# Traveling with your Dog



## MangoMike (Apr 7, 2010)

Does anybody have experience finding motel rooms in Mexico that will accept a large dog? Is there a book that lists these places? I'd like to be able to know ahead of time where we will stay so we don't find ourselves on the road looking at night. Btw, I did a search on "Dog" and "Pet" in the forum archives and found nothing. Seems kind of unusual. Maybe I was doing it wrong??
Gracias,
Mango Mike


----------



## conklinwh (Dec 19, 2009)

If you google pet friendly hotels Mexico you will get quite a list of sites. I use pettravel.com/destinations/mexico but I'm sure that others work. I'm a little bit of a cynic so I tend to call or email to verify the oet status.

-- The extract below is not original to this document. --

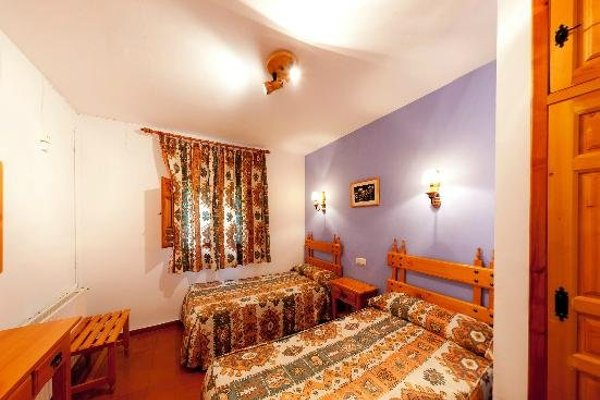 Hotel La Hortizuela - 47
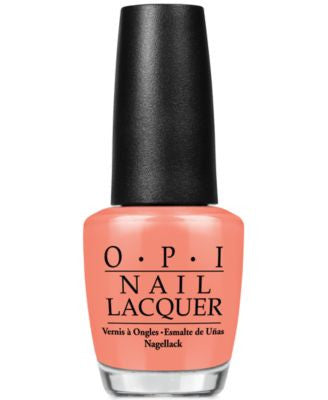 OPI Nail Lacquer, Crawfishin' For A Compliment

I also don't like unpleasant surprises after a day of driving.


----------



## Salto_jorge (Mar 28, 2010)

When it comes the size of a dog matters. 

Pet friendly places seem to allow miniture dogs when they say pets allowed and large dogs are not. 

For some reason larger dogs seem to be considered as guard dogs and not considered as household pets.

Call first if possable and let them know what the dog is. For us a german shorthair pointer was considered as an outside/guard dog and was no wanted in rooms at most places. (He really was our guard dog, they did not know, we never told anyone that).


----------



## Queretaro (Dec 6, 2008)

I have a medium size dog (~45 lbs mut - rescued from street), and I can confirm what people are saying. It is hard to travel with her, and most places do not accept them (even pet friendly ones). My wife and I bring a tent along on all of our trips just incase we cannot find a place to crash. Good luck.


----------